§ **EXCERPTED PASSAGE**:
2024 North Hertfordshire District Council election
| 2 May 2024 |

All 51 seats on North Hertfordshire District Council 26 seats needed for a majority
|  | First party | Second party | Third party |
|  | Blank | Blank | Blank |
| Leader | Elizabeth Dennis | Ruth Brown | David Levett |
| Party | Labour | Liberal Democrats | Conservative |
| Last election | 19 seats, 25.9% | 15 seats, 32.4% | 15 seats, 30.3% |
| Seats won | 25 | 19 | 7 |
| Seat change | +6 | +4 | −8 |
| Popular vote | 29,564 | 24,349 | 22,756 |
| Percentage | 35.6% | 29.3% | 27.4% |
| Swing | +9.7% | −3.1% | −2.9% |
- Winner of each seat at the 2024 North Hertfordshire District Council election
| Leader before election Elizabeth Dennis Labour No overall control | Leader after election Daniel Allen Labour No overall control |

= 2024 North Hertfordshire District Council election =

2024 local government election in North Hertfordshire

The 2024 North Hertfordshire District Council election was held on Thursday 2 May 2024 to elect members of North Hertfordshire District Council in Hertfordshire. It was held alongside the other local elections in the United Kingdom. New ward boundaries come into effect for this election, increasing the number of councillors from 49 to 51.

==Summary==
Prior to the election the council was under no overall control, being led by a coalition of Labour and the Liberal Democrats.

Following the election, the council remained under no overall control. Labour was still the largest party and increased its number of seats, but fell one short of winning an overall majority. The Liberal Democrats also increased their number of seats. The Conservatives were reduced to just seven seats, and their group leader, David Levett, lost his seat. The Conservatives subsequently chose Ralph Muncer to be their new group leader after the election.

§ **WHAT YOU NEED TO DO**:
For each statement, answer yes or no on whether it agrees with the election text, and quote the text's deciding words.
1. Labour won an overall majority on the council.
2. New ward boundaries raised the number of councillors from 49 to 51.
3. David Levett held on to his seat.
Work from the text above and nothing else.

§ **RECORDED DATA**:
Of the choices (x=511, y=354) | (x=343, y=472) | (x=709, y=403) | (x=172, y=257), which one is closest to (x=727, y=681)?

§ **TASK RESPONSE**:
1. No: "but fell one short of winning an overall majority."
2. Yes: "New ward boundaries come into effect for this election, increasing the number of councillors from 49 to 51."
3. No: "their group leader, David Levett, lost his seat."